### CONSIGNE ÉCRITE
Recopiez à l'identique l'ensemble des données ci-dessous, en omettant les images.

### DONNÉES DE L'EXERCICE
◆ ◆ ◆
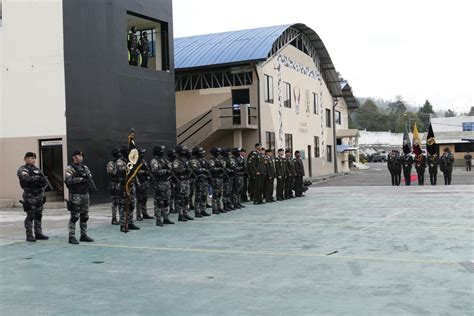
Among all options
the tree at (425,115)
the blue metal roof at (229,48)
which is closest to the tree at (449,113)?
the tree at (425,115)

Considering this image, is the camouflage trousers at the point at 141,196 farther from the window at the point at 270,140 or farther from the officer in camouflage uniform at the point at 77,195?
the window at the point at 270,140

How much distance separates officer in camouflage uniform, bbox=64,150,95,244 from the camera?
10.2 m

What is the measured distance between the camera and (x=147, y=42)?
73.6ft

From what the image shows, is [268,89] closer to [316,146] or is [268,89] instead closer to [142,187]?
[316,146]

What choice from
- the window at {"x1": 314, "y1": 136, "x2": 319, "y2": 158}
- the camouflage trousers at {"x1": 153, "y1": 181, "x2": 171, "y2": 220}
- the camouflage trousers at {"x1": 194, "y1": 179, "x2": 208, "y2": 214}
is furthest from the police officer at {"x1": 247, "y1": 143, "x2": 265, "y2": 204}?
the window at {"x1": 314, "y1": 136, "x2": 319, "y2": 158}

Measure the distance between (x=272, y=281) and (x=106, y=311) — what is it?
2.11m

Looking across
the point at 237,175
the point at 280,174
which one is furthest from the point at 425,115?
the point at 237,175

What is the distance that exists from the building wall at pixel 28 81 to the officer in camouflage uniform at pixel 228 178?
5799 mm

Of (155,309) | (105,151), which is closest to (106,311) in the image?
(155,309)

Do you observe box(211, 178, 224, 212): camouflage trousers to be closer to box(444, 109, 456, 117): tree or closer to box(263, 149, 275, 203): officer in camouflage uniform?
box(263, 149, 275, 203): officer in camouflage uniform

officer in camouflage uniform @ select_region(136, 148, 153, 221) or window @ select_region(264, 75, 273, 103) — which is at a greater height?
window @ select_region(264, 75, 273, 103)

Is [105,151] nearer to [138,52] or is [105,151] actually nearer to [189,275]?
[138,52]

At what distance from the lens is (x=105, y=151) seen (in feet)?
62.1

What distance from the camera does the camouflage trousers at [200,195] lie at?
14125 millimetres
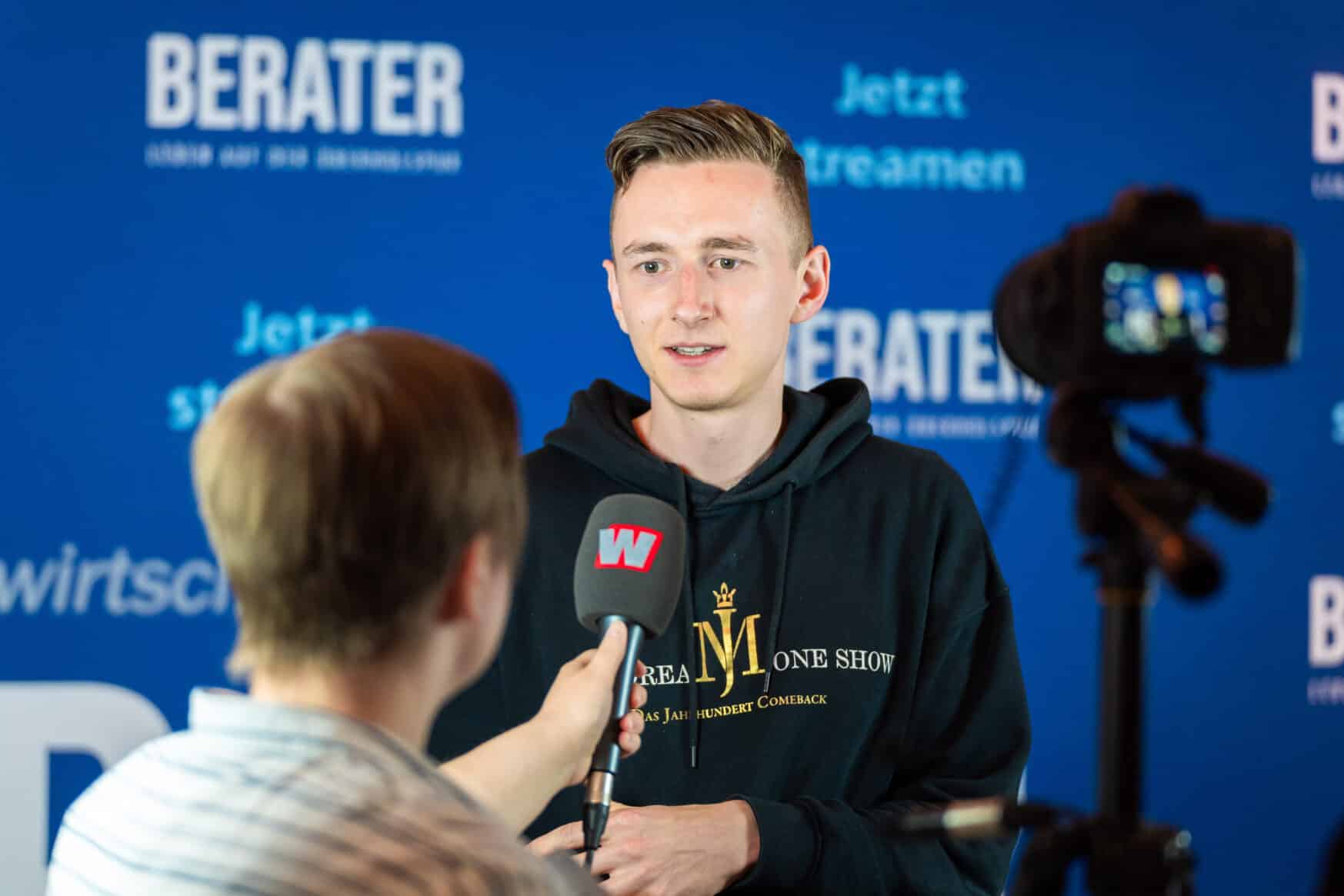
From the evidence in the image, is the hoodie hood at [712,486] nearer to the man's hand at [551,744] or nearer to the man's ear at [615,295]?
the man's ear at [615,295]

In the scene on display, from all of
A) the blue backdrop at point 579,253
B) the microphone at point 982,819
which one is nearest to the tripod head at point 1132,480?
the microphone at point 982,819

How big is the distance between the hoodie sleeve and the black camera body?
676 mm

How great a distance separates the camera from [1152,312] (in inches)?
37.3

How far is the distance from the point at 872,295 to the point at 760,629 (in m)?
1.34

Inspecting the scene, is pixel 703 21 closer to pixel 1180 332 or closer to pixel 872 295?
pixel 872 295

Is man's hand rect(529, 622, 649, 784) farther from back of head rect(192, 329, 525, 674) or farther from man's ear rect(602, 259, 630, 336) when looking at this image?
man's ear rect(602, 259, 630, 336)

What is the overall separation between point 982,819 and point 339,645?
1.42 ft

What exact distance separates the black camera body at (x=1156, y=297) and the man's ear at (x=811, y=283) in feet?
2.52

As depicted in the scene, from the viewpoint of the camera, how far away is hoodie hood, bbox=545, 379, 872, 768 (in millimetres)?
1621

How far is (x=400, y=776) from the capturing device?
73cm

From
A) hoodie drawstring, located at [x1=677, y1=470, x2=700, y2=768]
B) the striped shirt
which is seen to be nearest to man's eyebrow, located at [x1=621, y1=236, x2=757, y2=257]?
hoodie drawstring, located at [x1=677, y1=470, x2=700, y2=768]

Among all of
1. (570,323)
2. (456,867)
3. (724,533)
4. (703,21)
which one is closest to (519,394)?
(570,323)

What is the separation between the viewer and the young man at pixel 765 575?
5.08ft

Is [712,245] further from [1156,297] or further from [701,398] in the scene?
[1156,297]
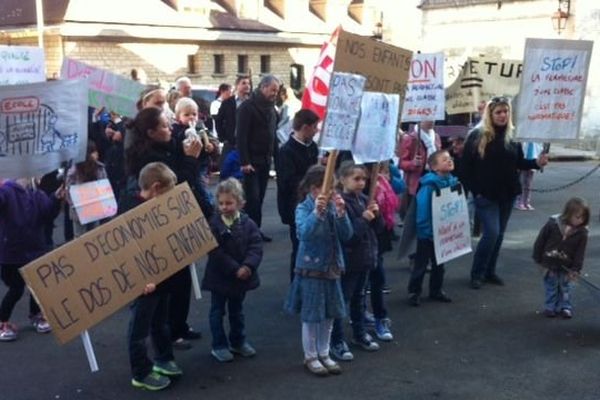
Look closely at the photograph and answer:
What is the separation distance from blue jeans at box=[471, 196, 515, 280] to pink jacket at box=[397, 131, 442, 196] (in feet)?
4.99

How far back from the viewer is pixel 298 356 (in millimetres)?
5922

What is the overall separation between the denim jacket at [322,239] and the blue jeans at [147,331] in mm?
947

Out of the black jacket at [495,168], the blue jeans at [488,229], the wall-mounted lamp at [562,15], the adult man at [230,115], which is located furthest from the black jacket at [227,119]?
the wall-mounted lamp at [562,15]

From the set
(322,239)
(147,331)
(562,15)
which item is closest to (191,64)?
(562,15)

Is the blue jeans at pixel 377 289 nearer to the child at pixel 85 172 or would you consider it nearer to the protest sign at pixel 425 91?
the child at pixel 85 172

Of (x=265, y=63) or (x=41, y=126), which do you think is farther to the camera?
(x=265, y=63)

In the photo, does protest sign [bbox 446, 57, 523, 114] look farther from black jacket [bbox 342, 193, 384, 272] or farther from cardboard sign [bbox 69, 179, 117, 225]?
cardboard sign [bbox 69, 179, 117, 225]

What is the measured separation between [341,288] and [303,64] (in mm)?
35098

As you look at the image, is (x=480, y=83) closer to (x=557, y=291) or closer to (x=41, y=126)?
(x=557, y=291)

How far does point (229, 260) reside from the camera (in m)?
5.63

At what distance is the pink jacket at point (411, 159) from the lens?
926cm

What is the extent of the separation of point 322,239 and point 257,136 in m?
3.72

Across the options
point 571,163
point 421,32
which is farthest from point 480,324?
point 421,32

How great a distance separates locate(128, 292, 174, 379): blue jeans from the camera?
204 inches
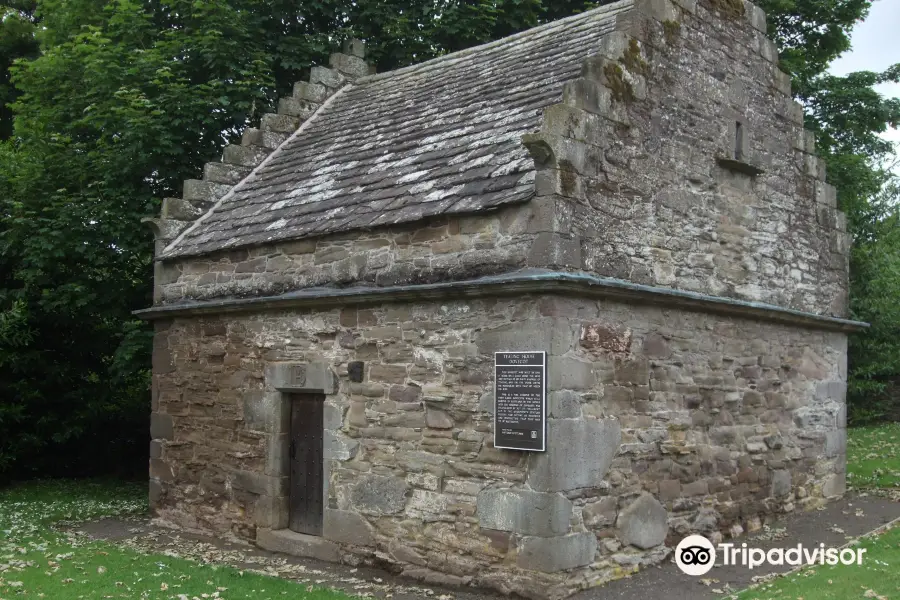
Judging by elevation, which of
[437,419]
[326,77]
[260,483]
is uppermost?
[326,77]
◆ ◆ ◆
### EXERCICE CORRIGÉ
Among all options
the tree at (425,115)
the blue metal roof at (229,48)
which is closest to the tree at (449,113)?
the tree at (425,115)

Considering this image, is the camouflage trousers at the point at 141,196 farther from the window at the point at 270,140 or farther from the officer in camouflage uniform at the point at 77,195?
the window at the point at 270,140

How much distance separates officer in camouflage uniform, bbox=64,150,95,244 from the camera?
10.2 m

What is the measured distance between the camera and (x=147, y=42)?
73.6ft

From what the image shows, is [268,89] closer to [316,146] or is [268,89] instead closer to [142,187]?
[316,146]

What choice from
- the window at {"x1": 314, "y1": 136, "x2": 319, "y2": 158}
- the camouflage trousers at {"x1": 153, "y1": 181, "x2": 171, "y2": 220}
- the camouflage trousers at {"x1": 194, "y1": 179, "x2": 208, "y2": 214}
is furthest from the police officer at {"x1": 247, "y1": 143, "x2": 265, "y2": 204}?
the window at {"x1": 314, "y1": 136, "x2": 319, "y2": 158}

Measure the distance between (x=272, y=281) and (x=106, y=311) — what is it?
2.11m

Looking across
the point at 237,175
the point at 280,174
which one is furthest from the point at 425,115?
the point at 237,175

What is the distance that exists from the building wall at pixel 28 81 to the officer in camouflage uniform at pixel 228 178?
5799 mm

Of (155,309) | (105,151), which is closest to (106,311) in the image?
(155,309)

Do you observe box(211, 178, 224, 212): camouflage trousers to be closer to box(444, 109, 456, 117): tree or closer to box(263, 149, 275, 203): officer in camouflage uniform?
box(263, 149, 275, 203): officer in camouflage uniform

officer in camouflage uniform @ select_region(136, 148, 153, 221) or window @ select_region(264, 75, 273, 103) — which is at a greater height?
window @ select_region(264, 75, 273, 103)

Is [105,151] nearer to [138,52] or is [105,151] actually nearer to [189,275]?
[138,52]

At what distance from the lens is (x=105, y=151) seen (in feet)?
62.1

What distance from the camera does the camouflage trousers at [200,195] lie at?
14125 millimetres
From the evidence in the image, is the hoodie hood at [712,486] nearer to the man's hand at [551,744] or nearer to the man's ear at [615,295]?
the man's ear at [615,295]

In the scene on display, from all of
A) the blue backdrop at point 579,253
B) the microphone at point 982,819
which one is nearest to the tripod head at point 1132,480?
the microphone at point 982,819

How big is the distance between the hoodie sleeve and the black camera body?
676 mm

How great a distance separates the camera from [1152,312] (in inches)?
37.3

How far is the distance from the point at 872,295 to the point at 760,629 (in m)?
1.34

Inspecting the scene, is pixel 703 21 closer to pixel 1180 332 or closer to pixel 872 295?
pixel 872 295

Is man's hand rect(529, 622, 649, 784) farther from back of head rect(192, 329, 525, 674) or farther from man's ear rect(602, 259, 630, 336) when looking at this image?
man's ear rect(602, 259, 630, 336)

What is the overall separation between point 982,819 and point 339,645?
1.42 ft

What exact distance separates the black camera body at (x=1156, y=297) and the man's ear at (x=811, y=283) in feet?
2.52

As depicted in the scene, from the viewpoint of the camera, how far away is hoodie hood, bbox=545, 379, 872, 768 (in millimetres)?
1621

How far is (x=400, y=776) from the capturing device?
73cm

From
A) hoodie drawstring, located at [x1=677, y1=470, x2=700, y2=768]
B) the striped shirt
which is seen to be nearest to man's eyebrow, located at [x1=621, y1=236, x2=757, y2=257]?
hoodie drawstring, located at [x1=677, y1=470, x2=700, y2=768]

Among all of
1. (570,323)
2. (456,867)
3. (724,533)
4. (703,21)
which one is closest to (519,394)?
(570,323)

What is the separation between the viewer and the young man at pixel 765 575?
5.08ft

Is [712,245] further from [1156,297] or further from [701,398] in the scene?
[1156,297]
Look closely at the photograph and answer:
What is the separation distance from blue jeans at box=[471, 196, 515, 280] to pink jacket at box=[397, 131, 442, 196] (in feet)?
4.99

How far back from the viewer is pixel 298 356 (in millimetres)?
5922

What is the overall separation between the denim jacket at [322,239] and the blue jeans at [147,331] in mm?
947

Out of the black jacket at [495,168], the blue jeans at [488,229], the wall-mounted lamp at [562,15], the adult man at [230,115], which is located furthest from the black jacket at [227,119]?
the wall-mounted lamp at [562,15]

From the set
(322,239)
(147,331)
(562,15)
which item is closest to (191,64)?
(562,15)

Is the blue jeans at pixel 377 289 nearer to the child at pixel 85 172 or would you consider it nearer to the protest sign at pixel 425 91?
the child at pixel 85 172

Of (x=265, y=63) or (x=41, y=126), which do you think is farther to the camera?
(x=265, y=63)

In the photo, does protest sign [bbox 446, 57, 523, 114] look farther from black jacket [bbox 342, 193, 384, 272] or farther from cardboard sign [bbox 69, 179, 117, 225]?
cardboard sign [bbox 69, 179, 117, 225]

What is the measured separation between [341,288] and [303,64] (in mm)?
35098

As you look at the image, is (x=480, y=83) closer to (x=557, y=291) or closer to (x=41, y=126)?
(x=557, y=291)

How far does point (229, 260) reside from the camera (in m)?
5.63

At what distance is the pink jacket at point (411, 159) from the lens?
926cm

What is the extent of the separation of point 322,239 and point 257,136 in m?
3.72

Across the options
point 571,163
point 421,32
which is farthest from point 480,324?
point 421,32

How great a distance separates locate(128, 292, 174, 379): blue jeans from the camera?
204 inches
Judging by elevation, which of
[437,419]
[326,77]
[260,483]
is uppermost?
[326,77]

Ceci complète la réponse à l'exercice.